**EXCERPT TO READ:**
Ultracentrifugal studies of the α2-proteins of normal human serum before and after the addition of hemoglobin have revealed three separate and clearly distinguishable patterns based on the three major serum haptoglobin groups. Isolation of the three haptoglobin hemoglobin complexes disclosed characteristic patterns for each group. The heterozygote was found to possess electrophoretic and ultracentrifugal components not seen in either homozygote.

Separation of normal human serum, to which hemoglobin had been added, by conventional starch zone electrophoresis resulted in three characteristic patterns which also permitted the ready identification of the serum haptoglobin group. The haptoglobin hemoglobin complex from Group 1-1 had the fastest mobility and that of Group 2-2 the slowest. The heterozygote Group 2-1 had an intermediate mobility. Immunologic differences between the haptoglobin hemoglobin complexes of the three groups could not be detected.

Some of the variations in the reported electrophoretic and ultracentrifugal patterns of normal human serum could be reasonably ascribed to the group variation of the haptoglobins in man. The physical studies imply that the proteins characteristic of the heterozygote differ in size and charge from those present in either of the two homozygotes and indicate that the genetic control of the synthesis of the serum haptoglobins is probably exceedingly complex.

[Excerpts from a dataset]

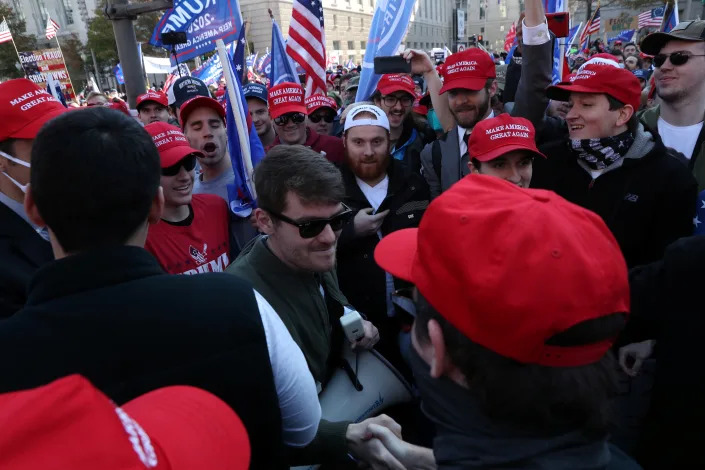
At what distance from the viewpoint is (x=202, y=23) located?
191 inches

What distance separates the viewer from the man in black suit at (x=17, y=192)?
168 centimetres

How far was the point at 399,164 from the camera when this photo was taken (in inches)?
129

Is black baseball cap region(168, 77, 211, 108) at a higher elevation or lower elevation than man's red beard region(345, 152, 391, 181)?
higher

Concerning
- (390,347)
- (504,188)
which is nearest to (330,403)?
(390,347)

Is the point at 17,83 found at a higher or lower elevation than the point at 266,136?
higher

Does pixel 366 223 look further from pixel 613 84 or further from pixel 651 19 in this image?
pixel 651 19

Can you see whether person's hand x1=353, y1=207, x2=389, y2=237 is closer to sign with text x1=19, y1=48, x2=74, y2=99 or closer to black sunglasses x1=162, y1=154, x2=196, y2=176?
black sunglasses x1=162, y1=154, x2=196, y2=176

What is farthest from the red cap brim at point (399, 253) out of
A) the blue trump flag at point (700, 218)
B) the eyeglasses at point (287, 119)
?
the eyeglasses at point (287, 119)

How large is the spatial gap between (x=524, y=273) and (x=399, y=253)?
447 mm

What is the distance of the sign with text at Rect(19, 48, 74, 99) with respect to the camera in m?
13.6

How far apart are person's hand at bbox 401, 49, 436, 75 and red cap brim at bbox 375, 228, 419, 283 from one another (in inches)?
124

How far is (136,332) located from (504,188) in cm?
86

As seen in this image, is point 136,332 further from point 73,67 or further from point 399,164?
point 73,67

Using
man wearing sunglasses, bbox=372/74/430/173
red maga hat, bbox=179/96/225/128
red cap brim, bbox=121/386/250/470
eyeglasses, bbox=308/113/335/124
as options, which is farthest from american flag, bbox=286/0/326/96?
red cap brim, bbox=121/386/250/470
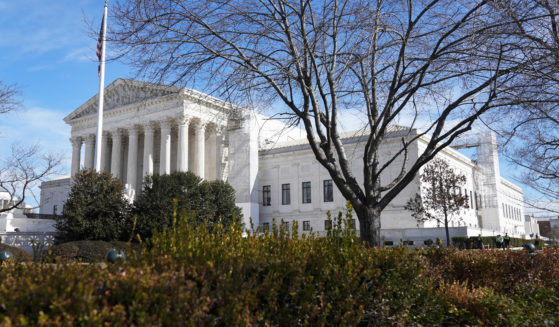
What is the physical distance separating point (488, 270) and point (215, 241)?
17.4 ft

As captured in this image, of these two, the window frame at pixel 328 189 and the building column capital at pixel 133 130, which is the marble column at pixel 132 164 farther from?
the window frame at pixel 328 189

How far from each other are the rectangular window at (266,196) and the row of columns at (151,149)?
28.6 ft

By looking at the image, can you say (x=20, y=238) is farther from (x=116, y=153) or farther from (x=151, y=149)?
(x=116, y=153)

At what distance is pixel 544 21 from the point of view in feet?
27.7

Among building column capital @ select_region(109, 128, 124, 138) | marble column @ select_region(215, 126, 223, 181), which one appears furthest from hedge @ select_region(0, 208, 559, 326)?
building column capital @ select_region(109, 128, 124, 138)

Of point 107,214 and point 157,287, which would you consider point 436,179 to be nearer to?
point 107,214

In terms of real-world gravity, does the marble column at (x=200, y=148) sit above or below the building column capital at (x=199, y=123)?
below

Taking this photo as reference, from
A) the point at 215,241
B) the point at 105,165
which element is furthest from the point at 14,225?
the point at 215,241

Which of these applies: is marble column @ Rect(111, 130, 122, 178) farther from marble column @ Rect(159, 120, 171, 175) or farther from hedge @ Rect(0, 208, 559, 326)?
hedge @ Rect(0, 208, 559, 326)

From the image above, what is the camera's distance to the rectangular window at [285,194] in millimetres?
51206

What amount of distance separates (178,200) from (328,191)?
25186 mm

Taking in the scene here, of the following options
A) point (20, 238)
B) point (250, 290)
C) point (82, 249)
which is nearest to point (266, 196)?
point (20, 238)

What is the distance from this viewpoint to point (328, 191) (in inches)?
1897

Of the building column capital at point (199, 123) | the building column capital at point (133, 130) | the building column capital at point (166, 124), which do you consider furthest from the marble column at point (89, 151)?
the building column capital at point (199, 123)
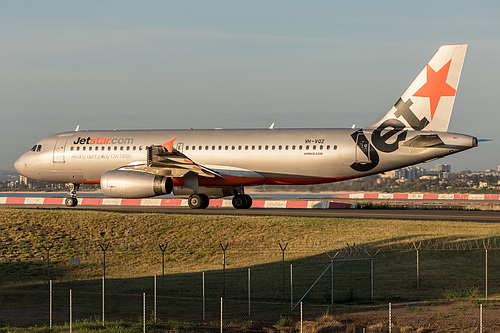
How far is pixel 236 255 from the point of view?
30672 mm

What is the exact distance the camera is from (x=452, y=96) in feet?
118

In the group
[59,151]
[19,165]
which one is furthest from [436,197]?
[19,165]

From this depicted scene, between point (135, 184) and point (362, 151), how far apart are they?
1261 centimetres

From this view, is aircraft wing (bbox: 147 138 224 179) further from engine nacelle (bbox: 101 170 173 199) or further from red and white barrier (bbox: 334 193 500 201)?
red and white barrier (bbox: 334 193 500 201)

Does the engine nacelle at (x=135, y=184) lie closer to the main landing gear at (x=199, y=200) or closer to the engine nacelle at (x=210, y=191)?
the engine nacelle at (x=210, y=191)

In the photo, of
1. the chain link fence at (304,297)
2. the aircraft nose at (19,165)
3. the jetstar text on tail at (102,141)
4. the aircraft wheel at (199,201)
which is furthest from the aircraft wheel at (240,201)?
the aircraft nose at (19,165)

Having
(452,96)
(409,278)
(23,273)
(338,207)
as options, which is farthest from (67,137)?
(409,278)

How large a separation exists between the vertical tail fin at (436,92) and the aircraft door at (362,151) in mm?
2637

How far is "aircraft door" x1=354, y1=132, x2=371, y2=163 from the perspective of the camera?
117 ft

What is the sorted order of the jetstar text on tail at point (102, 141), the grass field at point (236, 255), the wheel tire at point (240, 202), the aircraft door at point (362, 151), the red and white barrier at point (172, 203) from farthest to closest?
the red and white barrier at point (172, 203) < the wheel tire at point (240, 202) < the jetstar text on tail at point (102, 141) < the aircraft door at point (362, 151) < the grass field at point (236, 255)

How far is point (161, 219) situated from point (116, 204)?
16641mm

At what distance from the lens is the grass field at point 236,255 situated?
23250 millimetres

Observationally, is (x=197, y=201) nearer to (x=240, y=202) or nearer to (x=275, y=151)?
(x=240, y=202)

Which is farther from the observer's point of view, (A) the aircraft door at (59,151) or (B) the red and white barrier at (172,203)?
(B) the red and white barrier at (172,203)
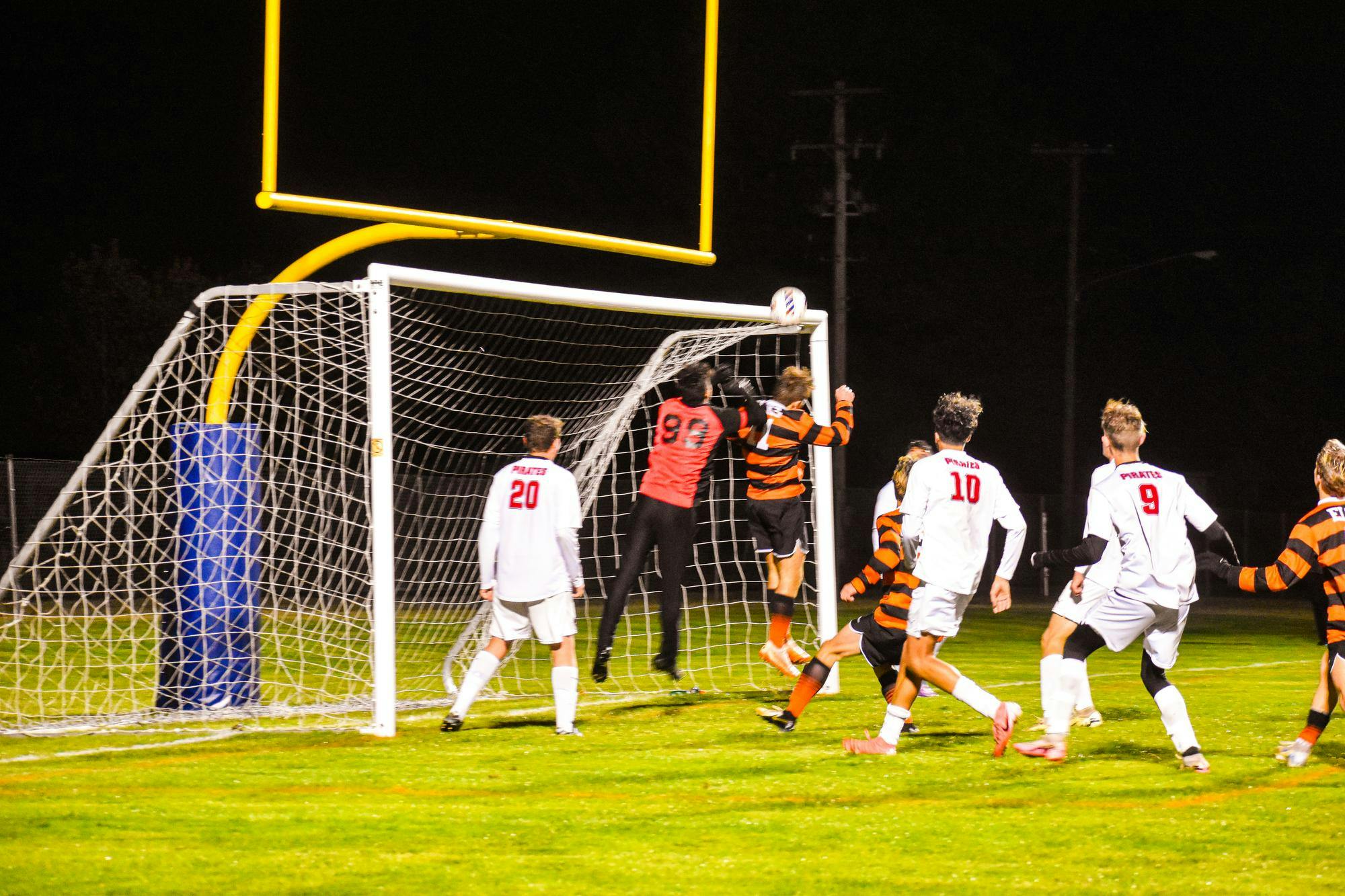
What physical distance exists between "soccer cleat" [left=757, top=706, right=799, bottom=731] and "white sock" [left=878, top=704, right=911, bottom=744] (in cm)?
78

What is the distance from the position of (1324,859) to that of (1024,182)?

**PROBLEM TO WORK ON:** Write out the haptoglobin passage above word for word, between "Some of the" and "probably exceedingly complex.", inclusive.

**WRITTEN ANSWER:**
Some of the variations in the reported electrophoretic and ultracentrifugal patterns of normal human serum could be reasonably ascribed to the group variation of the haptoglobins in man. The physical studies imply that the proteins characteristic of the heterozygote differ in size and charge from those present in either of the two homozygotes and indicate that the genetic control of the synthesis of the serum haptoglobins is probably exceedingly complex.